Com a idade, com os erros de juventude, as articulações começam a enferrujar e o melhor é não aumentar a oxidação das mesmas. Foi feliz naquele mar de águas frias e transparentes, sem as algas verdes indicadoras de alterações na sua qualidade. Hoje limita-se a saborear as recordações vividas olhando-o, ouvindo-o e desfrutando a sua magnificência poderosa.

Gosta de saber que a praia tem bandeira azul, embora esta coisa pouco lhe diga. Foi mais uma invenção das gentes bruxelianas para nos convencerem que as águas já não estão tão poluídas como na verdade estão.
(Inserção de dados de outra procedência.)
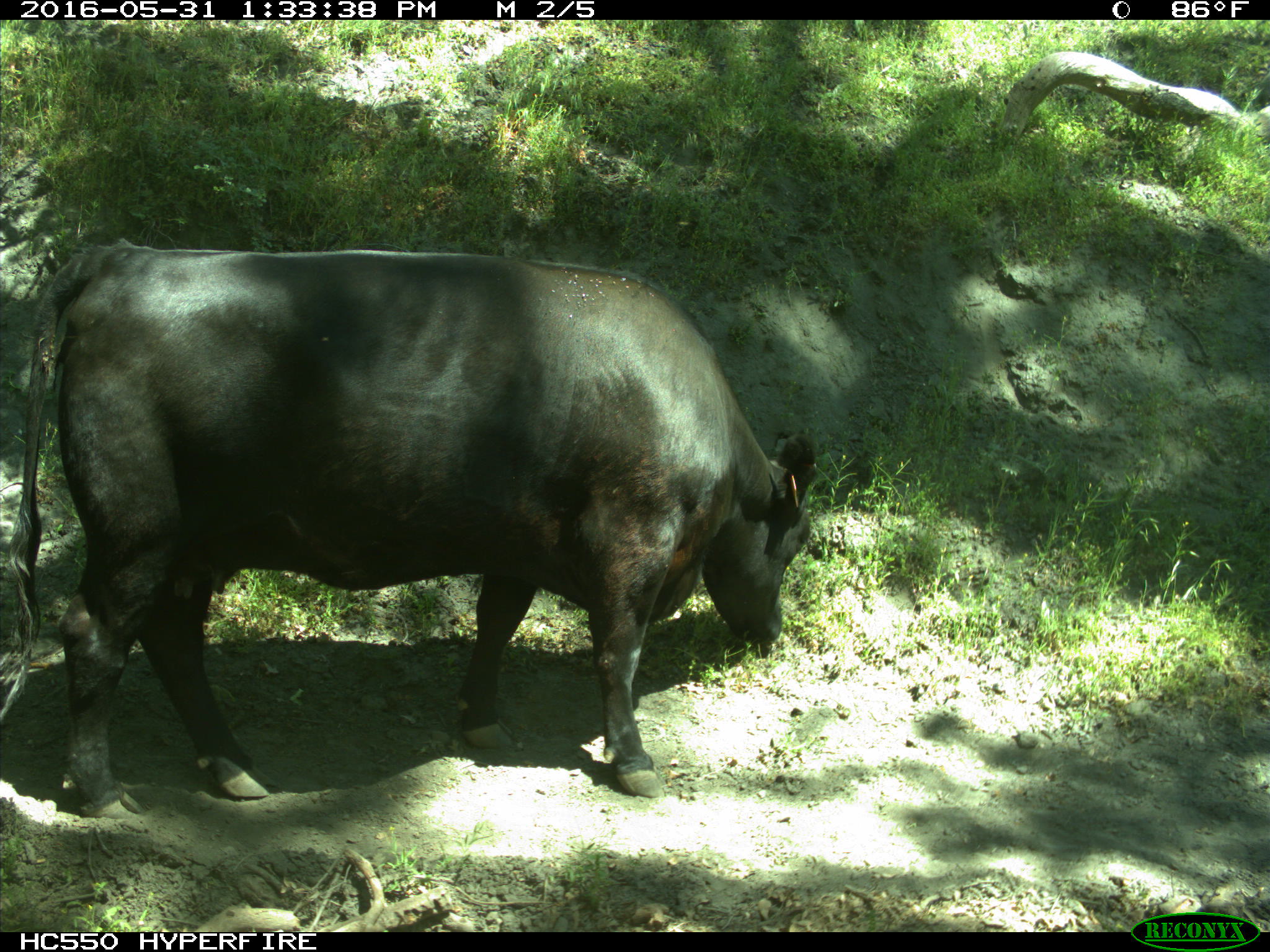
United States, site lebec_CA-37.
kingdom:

A poluição é consequência dos maus desperdícios que o desenvolvimento económico e social consumista provocou e provoca na Natureza. Se pouco liga à bandeira azul, menos ainda à designação de ouro por parte da Quercus. Todos sabemos que não há almoços grátis. Tudo tem um preço e sempre há quem pague. A praia tem a tal bandeira azul, e a tal designação de ouro. A juntar estas tão honrosas designações tem a praia a céu aberto uma vala de esgoto, que corre ao lado da antiga fonte, até se infiltrar na areia a poucos metros do mar, aguardando que as marés grandes de inverno possam levar a porcaria que nela se acumula. Quantos milhares de euros recebeu o Município de Peniche ao longo dos anos a Fundo Perdido por parte do Estado e da C.E.E. agora designada de União Europeia, para tratar do saneamento básico das suas terras? Será que a Consolação não pertence ao Município? Ou, como pode o Município ter aquela vala de maus cheiros a céu aberto, quando publicita as suas bandeiras azuis e designação ouro, incluindo nelas a Consolação?
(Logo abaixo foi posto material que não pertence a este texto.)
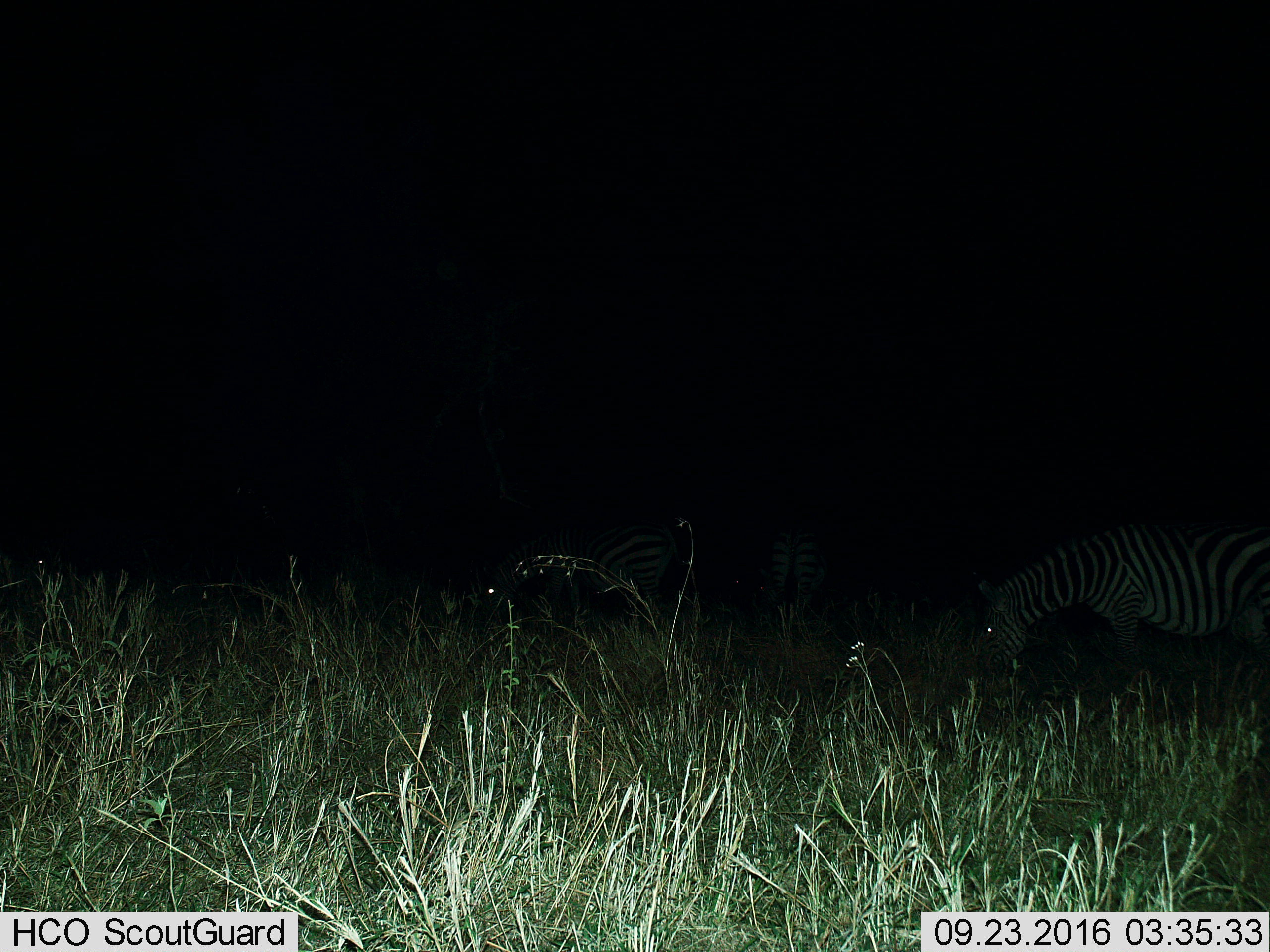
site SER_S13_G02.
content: unidentified animal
Peniche é mais um exemplo vivo de que o desenvolvimento do Turismo não passa de uma falácia. O surf trouxe muita gente para o concelho. Gente que veio e vem de fora de países distantes. A economia do Município beneficiou com o desenvolvimento do surf, mas onde está de modo visível a riqueza, o valor acrescentado, criado pelo Turismo? O mar oferece condições para a prática do surf. Escolas de surf apareceram como cogumelos, mas, o Município e em especial a cidade, dentro das suas muralhas vai ano a ano ficando mais pobre aos olhos de quem conheceu a força da sua economia nos anos sessenta do século passado. As opções erradas tomadas pelos executivos municipais ao longo dos anos estão à vista de quem não vivendo lá, gosta da terra das suas gentes que o viram e ajudaram a crescer.